> Uji Pemahaman
(1) Apa inti berita tentang inflasi dan kredit perbankan ini? Jawablah dalam dua kalimat.
(2) Tuliskan ulang bagian berita tentang inflasi dan kredit perbankan ini, mulai dari "Jakarta – Tekanan" sampai dengan "dikhawatirkan akan menurun.".

> Teks Bacaan
====================

Jakarta – Tekanan inflasi yang semakin tinggi dapat memicu ancaman resesi dan stagflasi sehingga dikhawatirkan akan berdampak pada penurunan kredit perbankan. Slamet Edy Purnomo, Deputi Komisioner Pengawas Perbankan III OJK optimis pertumbuhan kredit hingga akhir 2022 dapat diatas 10%.
“Pertumbuhan ekonomi kita tumbuh 5,72% ditopang dengan kredit kita tumbuh sebesar 11% hingga September 2022 dan kita optimis di akhir 2022 kredit masih diatas 10%,” ujar Slamet, dalam seminar “Peluang Pertumbuhan Kredit di Tengah Ancaman Resesi dan Dinamika Politik” yang digelar PEFINDO Biro Kredit IdScore, Kamis, 10 November 2022.
Lebih lanjut, dia mengatakan, inflasi hanya dapat ditekan dengan peningkatan suku bunga acuan, yang saat ini sudah mencapai 4,75% per Oktober 2022, jika terus meningkat nasib dari kredit perbankan dikhawatirkan akan menurun.

====================

> Cuplikan Item
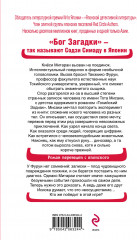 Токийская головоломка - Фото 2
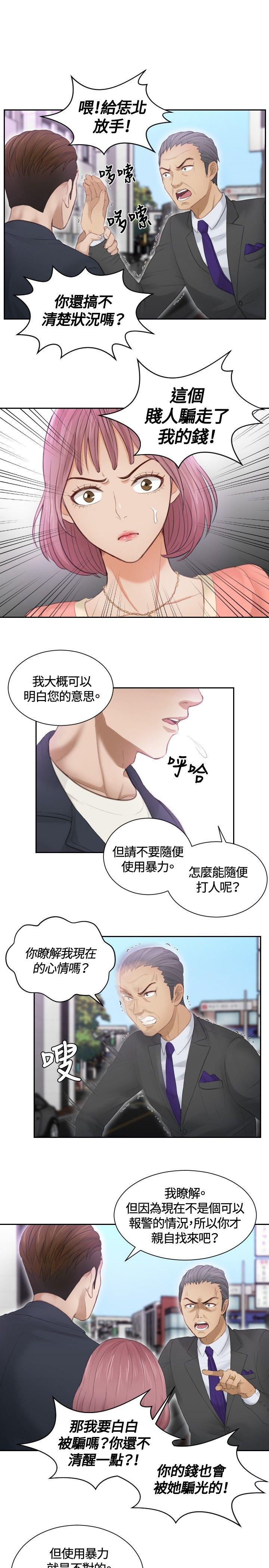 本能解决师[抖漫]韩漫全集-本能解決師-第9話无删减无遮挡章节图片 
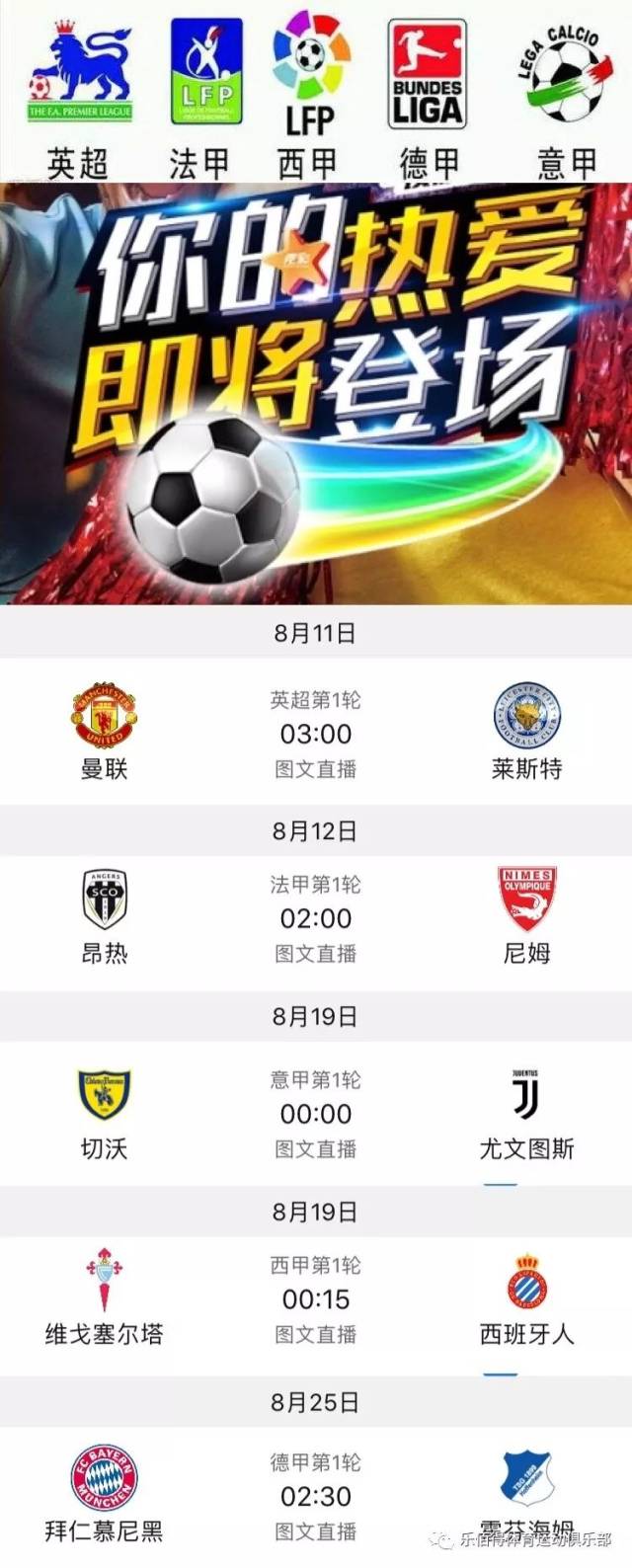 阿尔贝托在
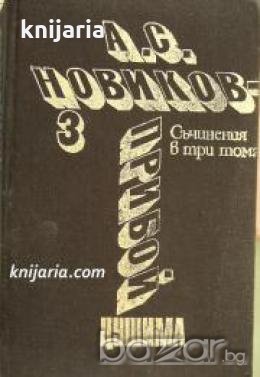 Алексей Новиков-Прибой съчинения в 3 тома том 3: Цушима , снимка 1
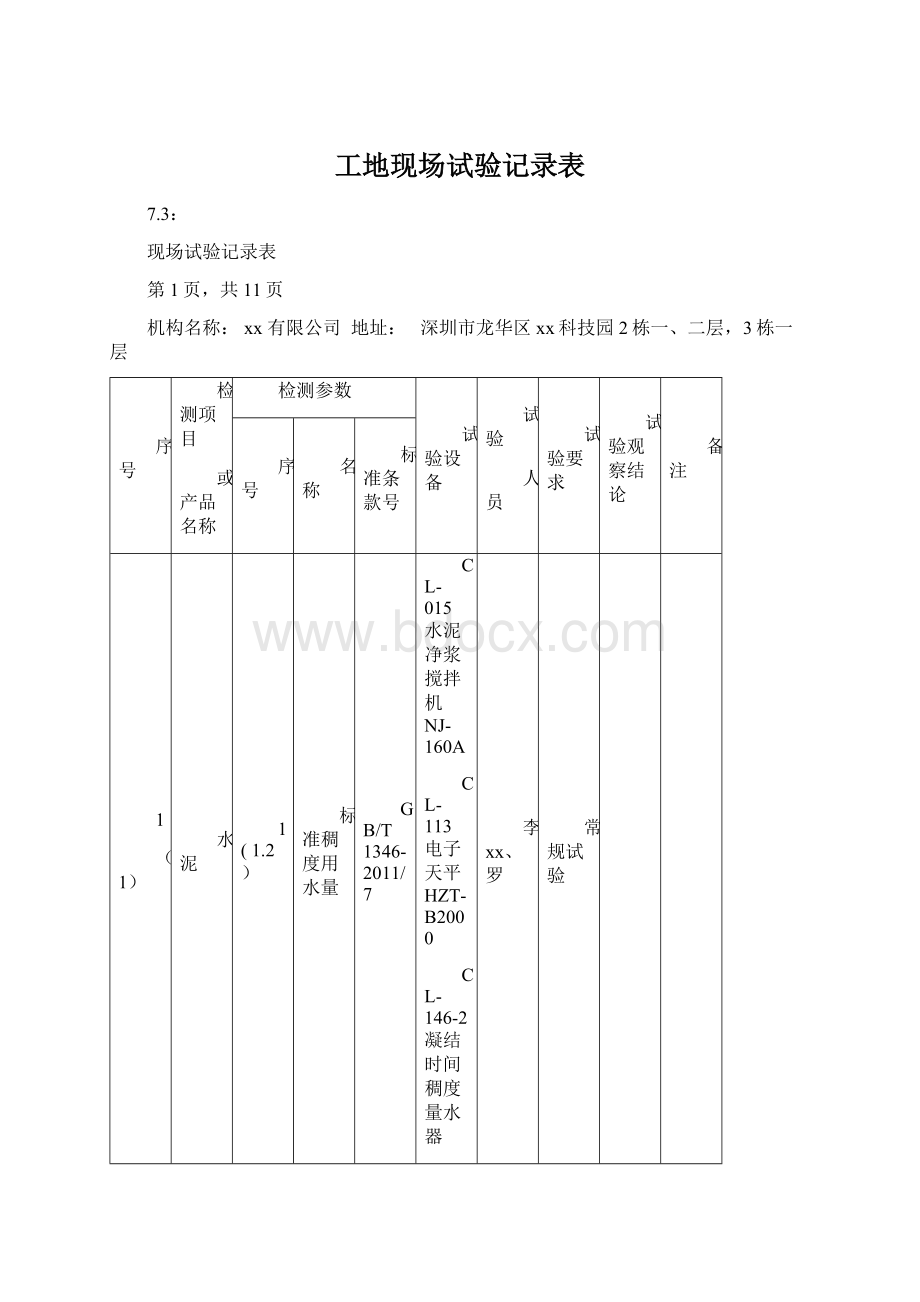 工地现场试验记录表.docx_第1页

====================

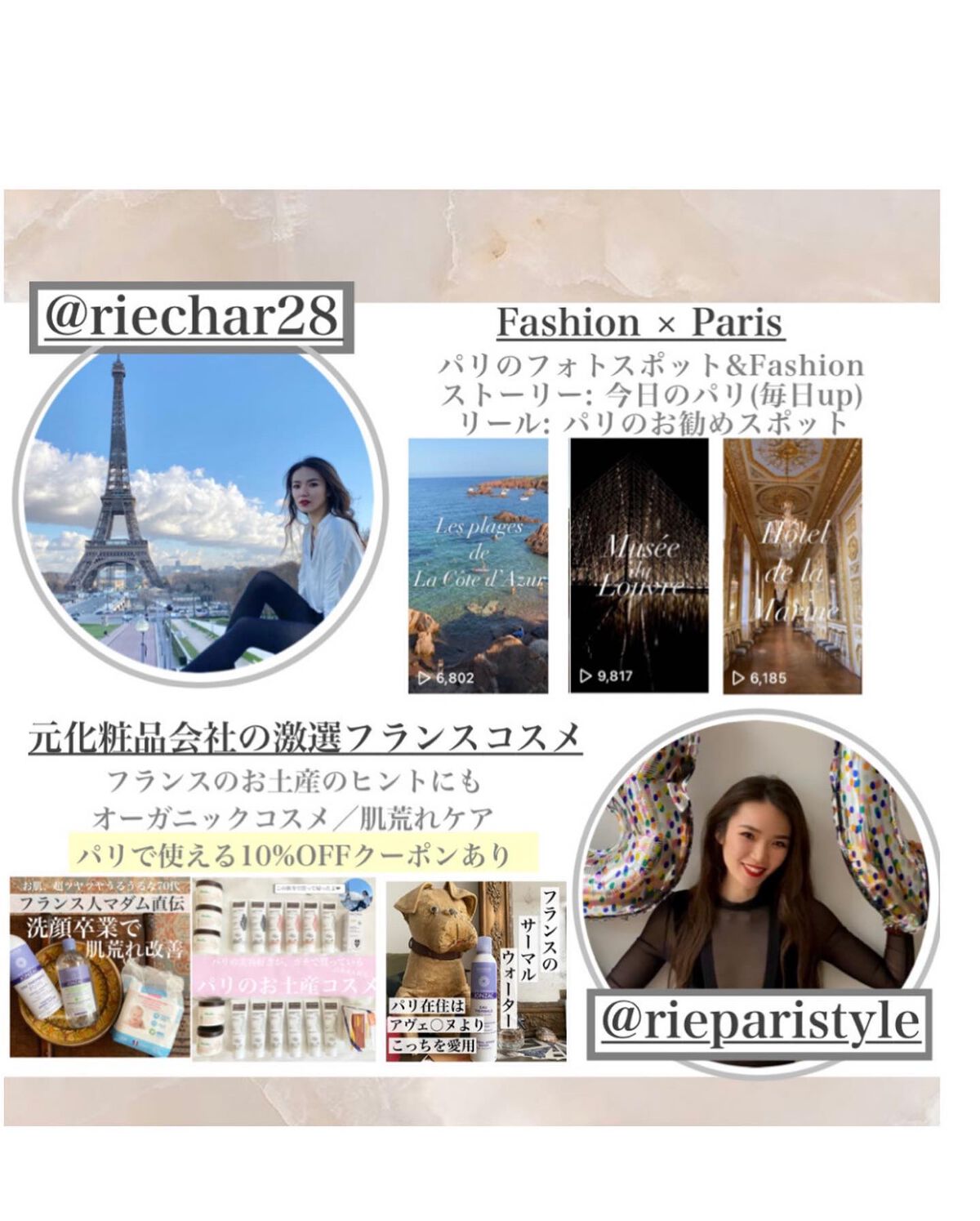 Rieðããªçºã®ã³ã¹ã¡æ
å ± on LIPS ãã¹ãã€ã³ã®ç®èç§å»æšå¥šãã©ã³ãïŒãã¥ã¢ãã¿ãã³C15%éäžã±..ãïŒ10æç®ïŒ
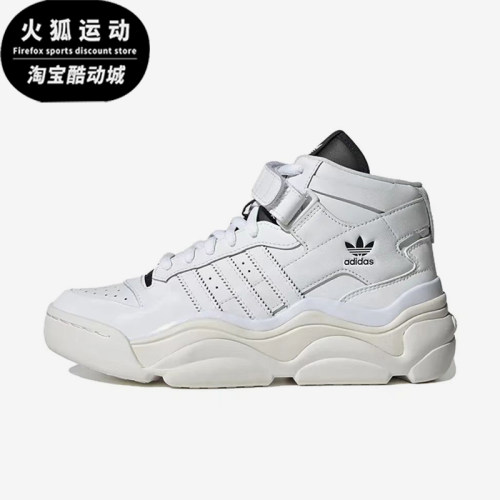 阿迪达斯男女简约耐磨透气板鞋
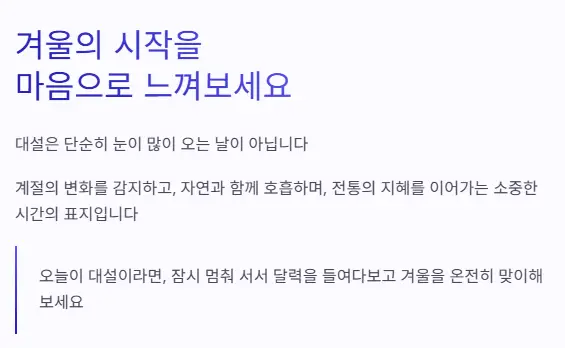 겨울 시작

====================

> Kunci Jawaban
(1) Inflasi yang makin tinggi dikhawatirkan memicu resesi dan stagflasi serta menurunkan kredit perbankan. Meski begitu, Slamet Edy Purnomo dari OJK optimis kredit hingga akhir 2022 tetap tumbuh di atas 10% setelah tumbuh 11% hingga September 2022, walau ia khawatir kenaikan suku bunga acuan, yang sudah 4,75% per Oktober 2022, dapat menurunkan kredit.

(2)
Jakarta – Tekanan inflasi yang semakin tinggi dapat memicu ancaman resesi dan stagflasi sehingga dikhawatirkan akan berdampak pada penurunan kredit perbankan. Slamet Edy Purnomo, Deputi Komisioner Pengawas Perbankan III OJK optimis pertumbuhan kredit hingga akhir 2022 dapat diatas 10%.
“Pertumbuhan ekonomi kita tumbuh 5,72% ditopang dengan kredit kita tumbuh sebesar 11% hingga September 2022 dan kita optimis di akhir 2022 kredit masih diatas 10%,” ujar Slamet, dalam seminar “Peluang Pertumbuhan Kredit di Tengah Ancaman Resesi dan Dinamika Politik” yang digelar PEFINDO Biro Kredit IdScore, Kamis, 10 November 2022.
Lebih lanjut, dia mengatakan, inflasi hanya dapat ditekan dengan peningkatan suku bunga acuan, yang saat ini sudah mencapai 4,75% per Oktober 2022, jika terus meningkat nasib dari kredit perbankan dikhawatirkan akan menurun.